Yesterday, we ran our second update in the past couple months. For this update, our major focus was on streamlining performance at the application layer. By all measures, the upgrade went smoothly. Just a few things we focused on included:

  • Removing unused features/functionality: we’re constantly messing around with new features. Often, they don’t see the light of day. So, to stay lean and mean, we removed some clutter to make replication smaller and less complicated.
  • Registration process simplification: we’ve had some feedback that the registration process and form were just a bit long. So, we’ve shortened this and hopefully new members will be able to register faster. Less time, faster access to the good stuff.
  • Reducing calls out to external services: in today’s web app world, it’s scarily easy to add objects to application skins that call out to the latest widget or script hosted elsewhere on the web. However, do you need to be able to “Add This!” to 3,562 different social sites on the web? No – we doubt it so we removed it.
  • Group enhancements: Groups have really taken off in the community. And, we keep tweaking and improving them. While nothing immediately viewable, we’ve done some stuff that lays the groundwork for continued expansion of how you can benefit from Groups on DevCentral. Let’s just say that while not apparent now, we think you’ll like what you see in some future updates.
  • There’s more stuff… but this gives you the feel of what we do, as part of a continued roadmap, to continue to evolve and improve DevCentral.

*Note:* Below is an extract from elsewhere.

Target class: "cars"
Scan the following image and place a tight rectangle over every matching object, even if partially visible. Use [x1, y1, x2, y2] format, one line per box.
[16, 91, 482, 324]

After working through development over the past month or so as well as our usual Staging/QA process, we pushed the button yesterday and rolled out the updates. However, it wasn’t until later in the day that things got a little bit interesting…

… and the Hitches

Without going into the gory details (we’ll probably do that later as it’s probably interesting to some of you), we run our application in redundant datacenters behind a whole host of F5 gear (GTM, LTM, WA, ASM). We use iRules extensively. We’re sort of biased but we think F5 gear rocks (and it would be lame if we didn’t use it extensively…).

As part of our infrastructure, our IT team manages a pretty extensive monitoring system to help us know what’s happening with our application, servers, and the infrastructure. Around 5pm (PST) yesterday, we started getting some funky alerts. Nothing serious but enough to be monitored more closely. Eventually, through F5 health monitors on LTM and GTM, we were able to flop datacenters automagically to keep users connecting to the application. All good.

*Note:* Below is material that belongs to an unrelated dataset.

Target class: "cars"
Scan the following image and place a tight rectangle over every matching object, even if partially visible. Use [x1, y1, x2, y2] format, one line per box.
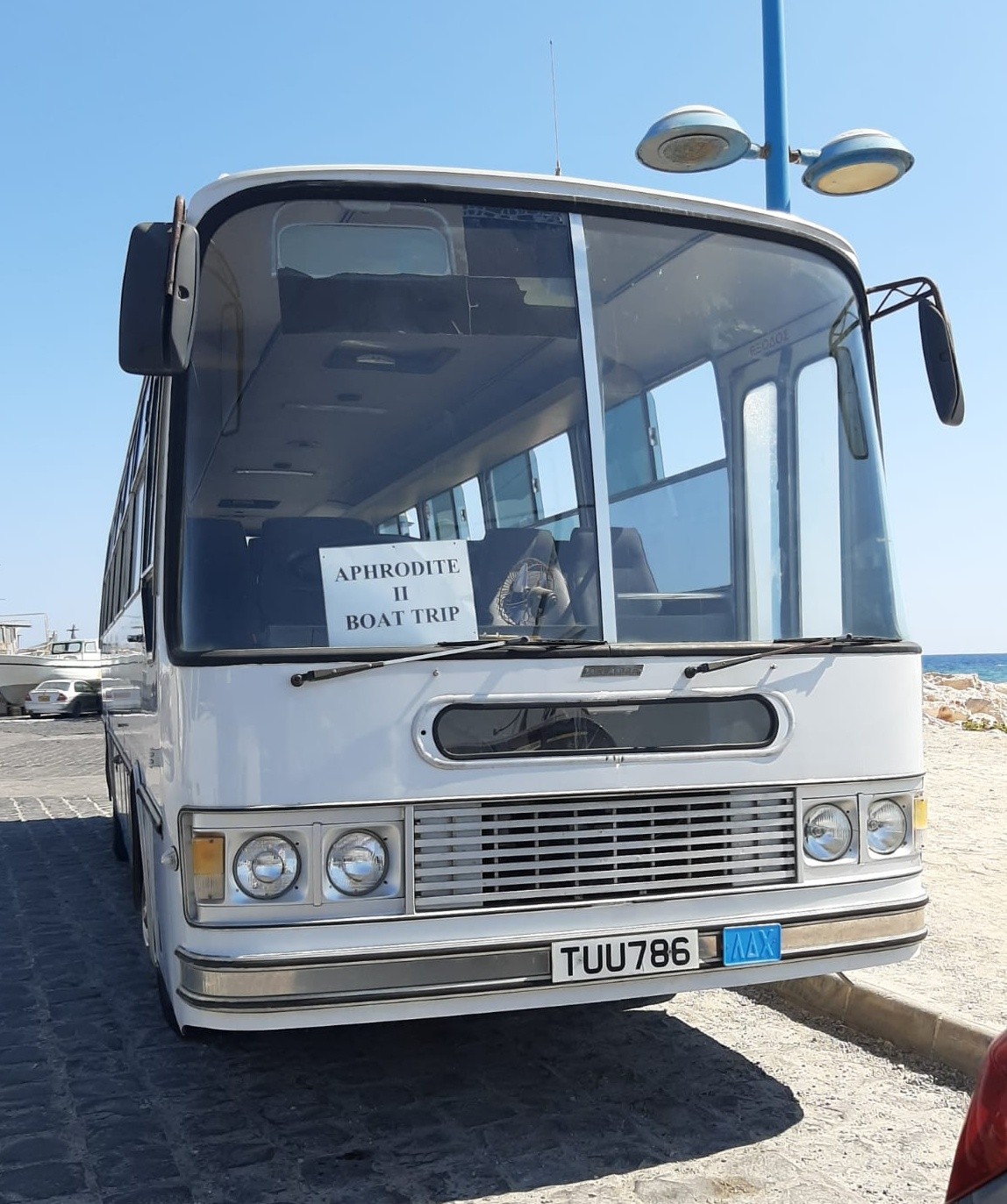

But, in email to MVP and other active users, we learned that all was not completely ideal…

Jeff: “Hey – we’re seeing some funky alerts about the application. What are you seeing?”

DevCentral Member: “I was getting TCP resets consistently tonight. The IP seemed to respond very consistently to pings. So I was guessing it was an app layer issue.”

Hmmm. Thanks to our ninja IT team and the DC gang, we took some measures that seemed to resolve/stabilize things and we went to sleep. However, this morning, the issues reappeared and we dug deeper.

It turns out that the upgrade flipped a bit in the database that told certain scheduled jobs to run on multiple servers. Combine this with the fact that a couple of these jobs were pretty resource intensive and were running against very large tables, and you end up with some DB deadlocking.  Deadlocking is bad, and will drag a server to its knees quickly, even if not under load, let alone serving thousands of pages.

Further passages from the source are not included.